SOURCE DOCUMENT:
So my name is Uri Beck. I'm a distinguished architect at eBay and Identity. I'm also building up teams in Berlin and looking for senior software architect in IM. So if you're interested in working for me, please reach out to me after this, after this presentation. So today I'll talk about our journey to strong customer authentication as part of the PS two, two regulation briefly about eBay.
I, I assume that most of you know about eBay, a big marketplace. We have at any time about 2 billion live listings, 132 million active buyers worldwide in over a hundred, in 190 markets, and about $73 billion global merchandise value. That's the value of the items that are sold within a in a year. What fewer people may know about eBay is that it isn't just a marketplace, it is also a financial service company.
And, and more and more so, just to give you a few examples of what we're doing in this area, we, for example, offer finance solutions for our sellers together with some, some banks and other finance partners.
We have credit cards in certain certain countries and also we, we allow our sellers to keep their proceeds within their account. So you sell something, you keep the amount stays in the, at eBay, and then you can use it to either buy on eBay to buy shipping labels to issue returns or refunds, or also trigger in on demand payout.
And because we do, so, this is close to a bank, as you can imagine, it's not quite a banking license, but it gets in that area. And so that triggers the PSD two regulations, specifically the requirement to do, to perform strong customer authentication. But apart from being forced to do so, it's also some something that matters to us now that we, we keep the proceeds, the funds of our sellers. We have a large responsibility and we want to protect our sellers and, and therefore also protect us quick.
I mean, this probably comes to no surprise to to this audience, but most of our users still unfortunately use passwords and username passwords, and that's just a poor, it's a poor solution. Passwords are shared across multiple webpages. Many who don't use password managers reuse the same password. So attackers can guess for leaked passwords, try them out on, on websites such such as eBay, even if the leak wasn't announced. And those can lead to account takeovers fraud, which which is financially bad for both the users as well as for us.
Now, the PSD two regulation, specifically the regulatory technical standard on strong customer authentication re requires strong customer authentication or two factor authentication for our subset of our users, specifically sellers in Europe, the regulators in Europe, we have two the CSSF in Luxembourg and we have the FCA in, in the UK because of Brexit. The, the documents, the legal documents, you can see the links here. There are actually two versions because of Brexit.
Again, we have a, a second VER version that is specific to the uk. It is mostly identical, but there are some changes that the u UK regulators see a bit differently. In a nutshell, these documents, they specify that you have to do as an A-S-P-S-P account servicing payment service provider, which is us and I, I struggle pronouncing this every time I, I use this word they to require SCA for payment initiations as well as accessing account sensitive, sensitive payment data such as account numbers of credit cards.

GIVEN MATERIAL:
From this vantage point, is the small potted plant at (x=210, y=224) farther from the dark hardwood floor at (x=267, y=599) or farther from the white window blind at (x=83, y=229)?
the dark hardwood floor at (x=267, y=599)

WRITTEN TASK 1:
In the eBay authentication talk:
(a) How many active buyers does eBay have worldwide?
(b) Which two regulators are named for Europe?
(c) Why are there two versions of the legal documents?
WRITTEN TASK 2:
Carry on the eBay authentication talk, starting after its last sentence.
The data plays no part in any of this.

TASK RESULT 1:
(a) 132 million.
(b) The CSSF in Luxembourg and the FCA in the UK.
(c) Because of Brexit.

TASK RESULT 2:
It also specifies and leverages certain exemptions.
So the regulators appreciated that. Strong customer authentication is also a friction for users. So they allow banks or as psps such as us to use certain exemptions where we don't have to use SCA. This applies to low amount transactions. So anything below a hundred euros or I think 85 pounds can be, can be exempted from SCA as well as low risk trusted beneficiaries. If I perform frequent transactions to the same recipient, I can trust this and I don't, this is a recipient and don't have to perform SCA again, what is SCA?
It is two factors out of three buckets, knowledge, possession and inherit samples for, for knowledge is passwords, pins, possessions could be like what you own on my phone. So typically S-M-S-O-T-P or email OTP authenticator app pass keys, I would also consider in that, in that bucket and inherit is what you are.
So biometrics such as your fingerprint. Now our journey to this implementation, this, you see this tired man that was me and a lot of our staff.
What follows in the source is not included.